Antarctic visit 'exhilarating, frustrating'

Landscape photographer Andris Apse among his Antarctic images on display at Otago Museum. Photo...
Landscape photographer Andris Apse among his Antarctic images on display at Otago Museum. Photo by Craig Baxter.
There can be few more frustrating experiences for an extreme landscape photographer than being stuck on the floor of a helicopter whirring over the Antarctic, watching through a small window as a perfect image slowly slips from view.

Yet that was the experience for Latvian-born award-winning photographer Andris Apse, now living at Okarito, on the South Island's West Coast, who is exhibiting a collection of 40 photographs at Otago Museum taken during two trips to the ice.

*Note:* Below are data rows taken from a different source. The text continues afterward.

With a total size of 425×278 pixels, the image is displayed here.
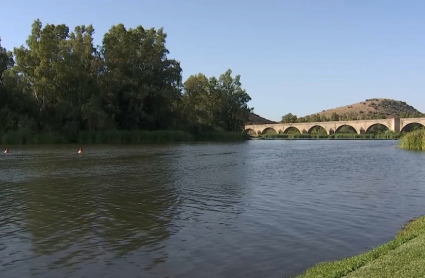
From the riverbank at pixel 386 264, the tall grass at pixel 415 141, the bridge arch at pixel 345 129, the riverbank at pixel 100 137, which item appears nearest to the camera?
the riverbank at pixel 386 264

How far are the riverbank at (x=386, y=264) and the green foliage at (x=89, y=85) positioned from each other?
60561mm

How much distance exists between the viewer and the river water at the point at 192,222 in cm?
927

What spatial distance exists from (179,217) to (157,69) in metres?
71.5

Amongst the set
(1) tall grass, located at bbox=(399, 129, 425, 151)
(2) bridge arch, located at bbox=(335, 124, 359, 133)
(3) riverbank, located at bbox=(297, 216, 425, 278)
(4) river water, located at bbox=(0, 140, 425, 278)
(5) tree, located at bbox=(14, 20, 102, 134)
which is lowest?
(4) river water, located at bbox=(0, 140, 425, 278)

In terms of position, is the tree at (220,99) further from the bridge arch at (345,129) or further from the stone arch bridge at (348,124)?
the bridge arch at (345,129)

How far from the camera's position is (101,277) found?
8.45 metres

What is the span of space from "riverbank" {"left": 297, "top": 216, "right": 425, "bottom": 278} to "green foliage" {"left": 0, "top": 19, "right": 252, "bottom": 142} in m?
60.6

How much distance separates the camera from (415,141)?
174 ft

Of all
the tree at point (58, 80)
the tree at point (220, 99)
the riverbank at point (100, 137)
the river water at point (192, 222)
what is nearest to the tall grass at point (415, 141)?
the river water at point (192, 222)

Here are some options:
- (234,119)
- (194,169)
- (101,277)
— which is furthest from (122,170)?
(234,119)

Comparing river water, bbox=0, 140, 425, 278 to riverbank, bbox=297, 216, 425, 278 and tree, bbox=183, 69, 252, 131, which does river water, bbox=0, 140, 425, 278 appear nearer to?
riverbank, bbox=297, 216, 425, 278

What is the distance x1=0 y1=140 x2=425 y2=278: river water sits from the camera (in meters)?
9.27

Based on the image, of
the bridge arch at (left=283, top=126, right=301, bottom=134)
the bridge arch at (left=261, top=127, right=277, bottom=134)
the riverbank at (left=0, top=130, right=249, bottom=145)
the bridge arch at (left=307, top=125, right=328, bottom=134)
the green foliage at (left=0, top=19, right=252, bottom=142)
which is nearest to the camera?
the riverbank at (left=0, top=130, right=249, bottom=145)

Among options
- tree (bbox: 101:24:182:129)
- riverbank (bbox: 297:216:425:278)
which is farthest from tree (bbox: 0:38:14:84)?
riverbank (bbox: 297:216:425:278)
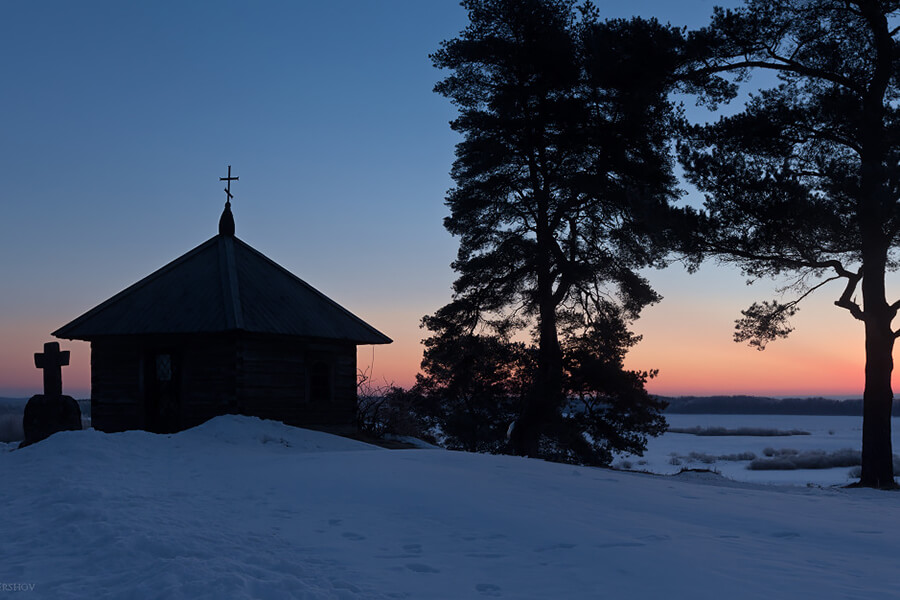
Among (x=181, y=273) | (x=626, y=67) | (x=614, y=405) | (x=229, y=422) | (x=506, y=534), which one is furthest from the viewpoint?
(x=614, y=405)

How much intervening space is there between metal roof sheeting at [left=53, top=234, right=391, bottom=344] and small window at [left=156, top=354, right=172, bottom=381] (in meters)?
1.00

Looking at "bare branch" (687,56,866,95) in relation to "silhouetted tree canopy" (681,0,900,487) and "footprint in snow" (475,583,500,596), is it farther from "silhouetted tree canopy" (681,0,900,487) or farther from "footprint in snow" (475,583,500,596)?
"footprint in snow" (475,583,500,596)

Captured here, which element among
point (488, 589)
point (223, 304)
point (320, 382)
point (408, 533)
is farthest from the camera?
point (320, 382)

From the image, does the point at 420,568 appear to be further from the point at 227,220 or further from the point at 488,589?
the point at 227,220

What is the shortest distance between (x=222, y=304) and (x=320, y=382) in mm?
3738

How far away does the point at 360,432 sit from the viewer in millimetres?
21641

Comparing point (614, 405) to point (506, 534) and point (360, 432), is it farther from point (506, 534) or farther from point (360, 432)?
point (506, 534)

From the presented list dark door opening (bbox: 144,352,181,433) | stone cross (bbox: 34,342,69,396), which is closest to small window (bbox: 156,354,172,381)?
dark door opening (bbox: 144,352,181,433)

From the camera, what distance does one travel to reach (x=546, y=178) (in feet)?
74.2

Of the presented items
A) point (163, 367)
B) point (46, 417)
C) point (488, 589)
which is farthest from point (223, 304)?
point (488, 589)

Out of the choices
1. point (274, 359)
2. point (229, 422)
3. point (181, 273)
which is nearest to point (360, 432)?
point (274, 359)

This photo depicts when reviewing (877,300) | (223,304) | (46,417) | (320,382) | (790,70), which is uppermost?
(790,70)

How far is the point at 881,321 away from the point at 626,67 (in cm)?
913

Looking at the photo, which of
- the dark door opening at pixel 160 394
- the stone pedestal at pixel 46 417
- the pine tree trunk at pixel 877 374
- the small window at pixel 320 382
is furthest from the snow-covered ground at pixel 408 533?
the small window at pixel 320 382
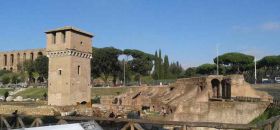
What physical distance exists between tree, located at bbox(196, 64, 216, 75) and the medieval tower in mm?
40353

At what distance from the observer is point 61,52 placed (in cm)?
2841

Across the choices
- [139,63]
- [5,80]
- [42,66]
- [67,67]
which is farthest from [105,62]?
[67,67]

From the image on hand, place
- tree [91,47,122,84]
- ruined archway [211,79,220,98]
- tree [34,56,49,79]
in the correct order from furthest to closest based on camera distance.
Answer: tree [34,56,49,79] → tree [91,47,122,84] → ruined archway [211,79,220,98]

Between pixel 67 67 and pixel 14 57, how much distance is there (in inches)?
2697

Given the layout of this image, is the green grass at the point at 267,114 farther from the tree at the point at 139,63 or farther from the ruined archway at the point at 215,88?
the tree at the point at 139,63

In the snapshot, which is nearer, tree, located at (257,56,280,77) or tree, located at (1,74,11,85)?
tree, located at (257,56,280,77)

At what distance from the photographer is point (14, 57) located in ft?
298

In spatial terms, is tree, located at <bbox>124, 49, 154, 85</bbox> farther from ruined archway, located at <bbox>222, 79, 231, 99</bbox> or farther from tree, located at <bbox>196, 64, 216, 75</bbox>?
ruined archway, located at <bbox>222, 79, 231, 99</bbox>

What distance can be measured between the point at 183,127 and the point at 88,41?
24.4 meters

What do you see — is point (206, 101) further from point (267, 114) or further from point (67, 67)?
point (67, 67)

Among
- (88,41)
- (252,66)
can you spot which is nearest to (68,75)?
(88,41)

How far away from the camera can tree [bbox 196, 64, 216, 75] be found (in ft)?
217

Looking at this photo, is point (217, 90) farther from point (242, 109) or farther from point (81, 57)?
point (81, 57)

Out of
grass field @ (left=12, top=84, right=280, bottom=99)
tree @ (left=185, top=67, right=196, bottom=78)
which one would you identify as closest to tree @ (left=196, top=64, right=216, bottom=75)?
tree @ (left=185, top=67, right=196, bottom=78)
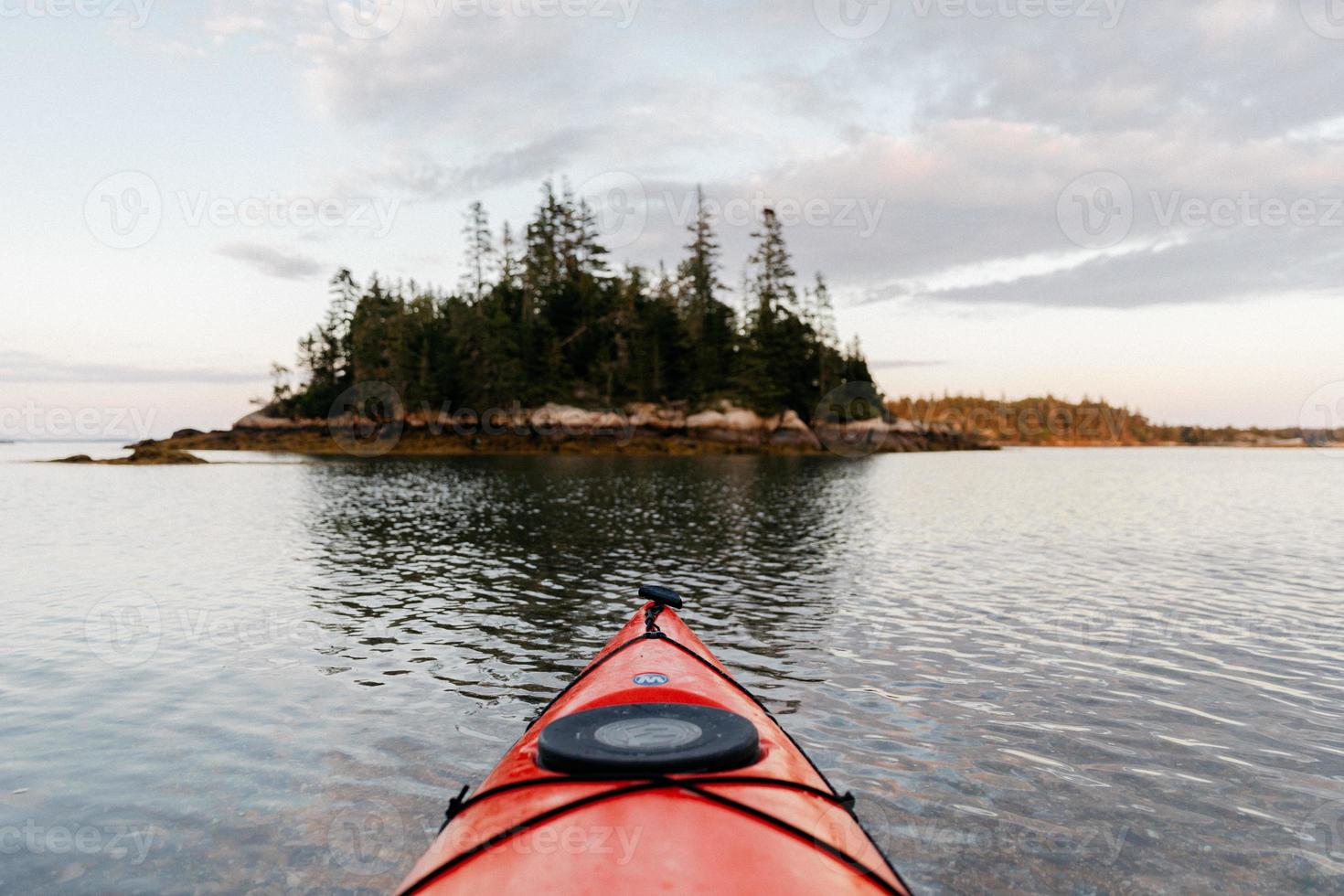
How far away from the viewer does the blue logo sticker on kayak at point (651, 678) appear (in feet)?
20.6

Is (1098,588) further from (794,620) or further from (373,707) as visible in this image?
(373,707)

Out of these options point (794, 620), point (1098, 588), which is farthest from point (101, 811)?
point (1098, 588)

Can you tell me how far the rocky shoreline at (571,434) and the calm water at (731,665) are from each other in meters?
58.8

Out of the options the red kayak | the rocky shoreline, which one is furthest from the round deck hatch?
the rocky shoreline

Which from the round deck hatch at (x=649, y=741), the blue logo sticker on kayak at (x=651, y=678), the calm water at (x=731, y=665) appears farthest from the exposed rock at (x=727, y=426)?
the round deck hatch at (x=649, y=741)

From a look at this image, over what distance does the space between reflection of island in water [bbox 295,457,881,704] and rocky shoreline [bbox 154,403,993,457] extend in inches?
1675

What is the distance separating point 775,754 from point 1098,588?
52.1 ft

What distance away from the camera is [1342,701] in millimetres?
9914

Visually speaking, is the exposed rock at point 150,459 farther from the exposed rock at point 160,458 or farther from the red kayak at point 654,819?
the red kayak at point 654,819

Speaking to the Otago Daily Times, Mr Apse said he had been fortunate to win a place on an Antarctica New Zealand expedition to the icy continent in February last year, lasting one month.

It was his second trip to the ice, following a three-week venture in 2004, that had together resulted in a series of spectacular landscape photographs highlighting the continent's extraordinary rugged beauty.

Staying at Scott Base, he and the Antarctica New Zealand film crew - who were producing a documentary - flew by helicopter for up to eight hours each day to some of the most stunning sites within range.

The trip involved brief sorties on the ground, wandering through towering 20m cliffs of fragile and weather-sculpted ice, or encountering wildlife, including sometimes overly-inquisitive penguins.

Other photographs were taken from the air, although the Antarctica New Zealand film crew's requirements meant Mr Apse was forced to take his photographs through a small letterbox of a window, reached only by lying on the helicopter floor.

The pilot would sometimes oblige Mr Apse's requests by tilting the helicopter left or right, to help the angle of his shots, but only if it meant filming would not be interrupted.

When filming was under way, Mr Apse could only snatch whatever images he could, or watch as otherwise stunning landscapes were left to slide away, out of sight and out of reach of his lens.

"I was always seeing opportunities slip by because they were in the middle of a filming sequence and we would not get back to them.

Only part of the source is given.